Exercise A: Extract every row below that contains the string "bottom", copying each one in full.

Excerpted text:
+ + + + + + +
A.2 Solutions (02)

ds4psy: Solutions 2

Here are the solutions to the ggplot() exercises of Chapter 2 (Section 2.7).

A.2.1 Exercise 1

Scattered highways

A scatterplot shows a data point (observation) as a function of 2 (typically continuous) variables x and y. This allows judging the relationship between x and y in the data.

  1. Use the mpg data of ggplot2 to create a scatterplot that shows a car’s fuel economy on the highway (on the y-axis) as a function of its fuel economy in the city (on the x-axis). How would you describe this relationship?

Solution

## Data:
# ggplot2::mpg

# Scatterplot: ------ 
# A minimal scatterplot + reference line:
ggplot(mpg) +
  geom_point(aes(x = cty, y = hwy)) +
  geom_abline(color = "red3")  # adds x = y (45-degree) line

Answer: Not surprisingly, we see a positive correlation and a linear relationship between the two fuel economy measures cty and hwy.

  1. Does your plot suffer from overplotting? If so, create at least 2 different versions that address this problem.

Solution

Yes, it seems that multiple points appear at the same position, which is a common issue with scatterplots and sign of overplotting.

Dealing with overplotting

There are several ways of dealing with this issue:

  1. jitter adds randomness to positions;
  2. alpha uses transparency to show overlaps and the frequency of objects at positions;
  3. geom_size allows mapping count values (e.g., frequency) to object size;
  4. facet_wrap allows disentangling plots by levels of (other) variables.

Some possible solutions in our present case include:

## Dealing with overplotting: ----- 

# Adding randomness to point positions:  
ggplot(mpg) +
  geom_point(aes(x = cty, y = hwy), position = "jitter") +
  geom_abline(color = "red3")


## Note: Setting position = "jitter" 
## is the same as (except for randomness):
# ggplot(mpg) +
#  geom_jitter(aes(x = cty, y = hwy)) +
#  geom_abline(color = "red3")
+ + + + + + +
Exercise B: From the ggplot solutions page above, quote the passage that begins at the words "Here are the" and stops after the words "describe this relationship?", reproducing it character for character.

Source data:
+ + + + + + +
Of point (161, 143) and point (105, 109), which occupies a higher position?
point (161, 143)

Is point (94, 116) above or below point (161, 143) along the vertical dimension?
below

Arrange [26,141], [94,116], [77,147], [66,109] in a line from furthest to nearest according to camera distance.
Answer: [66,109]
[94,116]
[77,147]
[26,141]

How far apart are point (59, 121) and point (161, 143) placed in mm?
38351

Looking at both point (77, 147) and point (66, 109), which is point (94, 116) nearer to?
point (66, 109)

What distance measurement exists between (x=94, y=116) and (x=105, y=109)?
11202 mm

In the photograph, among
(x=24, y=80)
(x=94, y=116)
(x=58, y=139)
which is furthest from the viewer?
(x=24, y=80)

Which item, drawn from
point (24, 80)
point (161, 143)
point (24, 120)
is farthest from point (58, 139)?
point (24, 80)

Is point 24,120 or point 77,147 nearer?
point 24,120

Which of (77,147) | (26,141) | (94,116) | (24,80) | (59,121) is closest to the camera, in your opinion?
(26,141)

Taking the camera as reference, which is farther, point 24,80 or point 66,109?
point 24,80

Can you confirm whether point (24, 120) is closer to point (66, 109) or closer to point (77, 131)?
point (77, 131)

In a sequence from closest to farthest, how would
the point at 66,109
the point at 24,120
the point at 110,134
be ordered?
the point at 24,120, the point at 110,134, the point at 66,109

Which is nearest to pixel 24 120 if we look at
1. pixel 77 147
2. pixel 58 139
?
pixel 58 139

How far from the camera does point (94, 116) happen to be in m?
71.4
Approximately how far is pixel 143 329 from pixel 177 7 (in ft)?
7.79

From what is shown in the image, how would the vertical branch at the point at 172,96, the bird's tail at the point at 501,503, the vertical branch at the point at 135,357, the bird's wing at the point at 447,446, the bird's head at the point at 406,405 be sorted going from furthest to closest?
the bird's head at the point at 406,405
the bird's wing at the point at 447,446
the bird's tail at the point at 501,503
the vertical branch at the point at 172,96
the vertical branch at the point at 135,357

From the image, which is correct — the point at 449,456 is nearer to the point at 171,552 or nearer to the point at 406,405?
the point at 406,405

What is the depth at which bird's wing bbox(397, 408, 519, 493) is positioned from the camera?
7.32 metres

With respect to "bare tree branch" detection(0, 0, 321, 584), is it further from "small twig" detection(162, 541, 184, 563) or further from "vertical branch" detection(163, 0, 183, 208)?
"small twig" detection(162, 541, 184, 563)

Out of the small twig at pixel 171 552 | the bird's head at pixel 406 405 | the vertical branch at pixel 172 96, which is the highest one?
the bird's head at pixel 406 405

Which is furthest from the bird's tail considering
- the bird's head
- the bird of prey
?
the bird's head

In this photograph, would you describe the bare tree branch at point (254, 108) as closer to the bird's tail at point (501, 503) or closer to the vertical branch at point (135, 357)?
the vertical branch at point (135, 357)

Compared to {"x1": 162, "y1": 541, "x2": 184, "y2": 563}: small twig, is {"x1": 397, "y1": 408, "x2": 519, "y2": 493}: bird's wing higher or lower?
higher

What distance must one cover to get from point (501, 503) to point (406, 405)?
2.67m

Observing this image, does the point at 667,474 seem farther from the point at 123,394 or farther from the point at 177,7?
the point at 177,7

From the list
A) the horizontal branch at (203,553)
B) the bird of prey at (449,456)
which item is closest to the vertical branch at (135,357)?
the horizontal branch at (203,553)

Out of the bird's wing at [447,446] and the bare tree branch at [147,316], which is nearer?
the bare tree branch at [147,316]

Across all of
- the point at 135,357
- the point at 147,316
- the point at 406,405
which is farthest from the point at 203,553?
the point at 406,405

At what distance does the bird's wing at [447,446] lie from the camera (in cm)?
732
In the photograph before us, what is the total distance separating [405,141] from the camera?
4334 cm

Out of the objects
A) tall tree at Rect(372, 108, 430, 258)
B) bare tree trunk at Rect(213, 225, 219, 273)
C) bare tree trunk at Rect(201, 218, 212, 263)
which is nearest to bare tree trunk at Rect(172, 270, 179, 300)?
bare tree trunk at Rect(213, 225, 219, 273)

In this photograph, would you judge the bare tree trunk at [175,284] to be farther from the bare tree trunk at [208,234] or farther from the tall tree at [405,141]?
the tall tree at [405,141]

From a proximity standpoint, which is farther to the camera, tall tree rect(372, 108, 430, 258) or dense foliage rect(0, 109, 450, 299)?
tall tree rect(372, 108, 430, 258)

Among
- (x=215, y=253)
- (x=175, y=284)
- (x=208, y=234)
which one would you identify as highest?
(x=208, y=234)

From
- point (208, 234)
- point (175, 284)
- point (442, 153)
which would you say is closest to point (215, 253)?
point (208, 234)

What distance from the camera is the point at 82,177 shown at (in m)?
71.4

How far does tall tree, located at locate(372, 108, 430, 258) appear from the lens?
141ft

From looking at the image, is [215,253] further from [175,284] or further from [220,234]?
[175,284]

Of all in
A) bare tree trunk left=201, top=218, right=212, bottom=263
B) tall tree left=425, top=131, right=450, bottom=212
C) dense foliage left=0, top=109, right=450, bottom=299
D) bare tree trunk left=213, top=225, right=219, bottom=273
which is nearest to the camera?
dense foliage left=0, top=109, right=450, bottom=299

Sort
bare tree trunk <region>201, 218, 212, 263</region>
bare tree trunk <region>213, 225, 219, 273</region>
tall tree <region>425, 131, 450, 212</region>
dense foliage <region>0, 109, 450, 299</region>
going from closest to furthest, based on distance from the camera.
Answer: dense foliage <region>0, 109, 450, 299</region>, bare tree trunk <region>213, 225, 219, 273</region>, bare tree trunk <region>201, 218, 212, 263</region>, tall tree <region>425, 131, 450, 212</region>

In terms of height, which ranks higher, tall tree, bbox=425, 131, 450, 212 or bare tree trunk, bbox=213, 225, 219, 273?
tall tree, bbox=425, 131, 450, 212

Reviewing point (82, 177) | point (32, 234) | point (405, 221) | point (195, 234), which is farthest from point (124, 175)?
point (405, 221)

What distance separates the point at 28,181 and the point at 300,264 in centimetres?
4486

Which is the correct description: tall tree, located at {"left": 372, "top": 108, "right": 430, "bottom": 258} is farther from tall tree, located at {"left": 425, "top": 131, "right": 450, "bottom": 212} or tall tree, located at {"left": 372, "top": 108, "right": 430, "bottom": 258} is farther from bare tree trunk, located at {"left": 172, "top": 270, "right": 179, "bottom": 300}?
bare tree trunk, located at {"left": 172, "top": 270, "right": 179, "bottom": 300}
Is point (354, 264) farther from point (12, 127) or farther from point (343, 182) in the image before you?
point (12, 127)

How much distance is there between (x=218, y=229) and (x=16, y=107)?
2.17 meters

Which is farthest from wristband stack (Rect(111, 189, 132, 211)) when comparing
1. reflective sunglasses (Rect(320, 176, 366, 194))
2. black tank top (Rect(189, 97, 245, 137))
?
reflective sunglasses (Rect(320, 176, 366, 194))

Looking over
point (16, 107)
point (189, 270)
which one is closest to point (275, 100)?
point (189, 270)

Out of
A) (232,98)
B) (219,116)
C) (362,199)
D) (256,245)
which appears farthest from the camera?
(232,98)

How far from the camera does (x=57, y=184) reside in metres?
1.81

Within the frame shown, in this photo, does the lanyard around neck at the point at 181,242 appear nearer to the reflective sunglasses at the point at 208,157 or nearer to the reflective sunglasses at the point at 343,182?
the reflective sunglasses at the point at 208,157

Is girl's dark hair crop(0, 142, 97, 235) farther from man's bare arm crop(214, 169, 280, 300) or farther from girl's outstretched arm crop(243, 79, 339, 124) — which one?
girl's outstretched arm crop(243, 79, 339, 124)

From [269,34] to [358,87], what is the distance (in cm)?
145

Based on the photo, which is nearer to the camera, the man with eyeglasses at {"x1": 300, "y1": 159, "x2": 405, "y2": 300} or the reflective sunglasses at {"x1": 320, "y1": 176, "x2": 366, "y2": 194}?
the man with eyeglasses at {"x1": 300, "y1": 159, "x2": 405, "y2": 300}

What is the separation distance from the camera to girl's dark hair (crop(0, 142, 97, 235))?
+ + + + + + +
Exercise output A:
A) bare tree trunk left=201, top=218, right=212, bottom=263
B) tall tree left=425, top=131, right=450, bottom=212
C) dense foliage left=0, top=109, right=450, bottom=299
D) bare tree trunk left=213, top=225, right=219, bottom=273
dense foliage left=0, top=109, right=450, bottom=299
Which is the correct description: tall tree, located at {"left": 372, "top": 108, "right": 430, "bottom": 258} is farther from tall tree, located at {"left": 425, "top": 131, "right": 450, "bottom": 212} or tall tree, located at {"left": 372, "top": 108, "right": 430, "bottom": 258} is farther from bare tree trunk, located at {"left": 172, "top": 270, "right": 179, "bottom": 300}?
bare tree trunk, located at {"left": 172, "top": 270, "right": 179, "bottom": 300}

Exercise output B:
Here are the solutions to the ggplot() exercises of Chapter 2 (Section 2.7).

A.2.1 Exercise 1

Scattered highways

A scatterplot shows a data point (observation) as a function of 2 (typically continuous) variables x and y. This allows judging the relationship between x and y in the data.

  1. Use the mpg data of ggplot2 to create a scatterplot that shows a car’s fuel economy on the highway (on the y-axis) as a function of its fuel economy in the city (on the x-axis). How would you describe this relationship?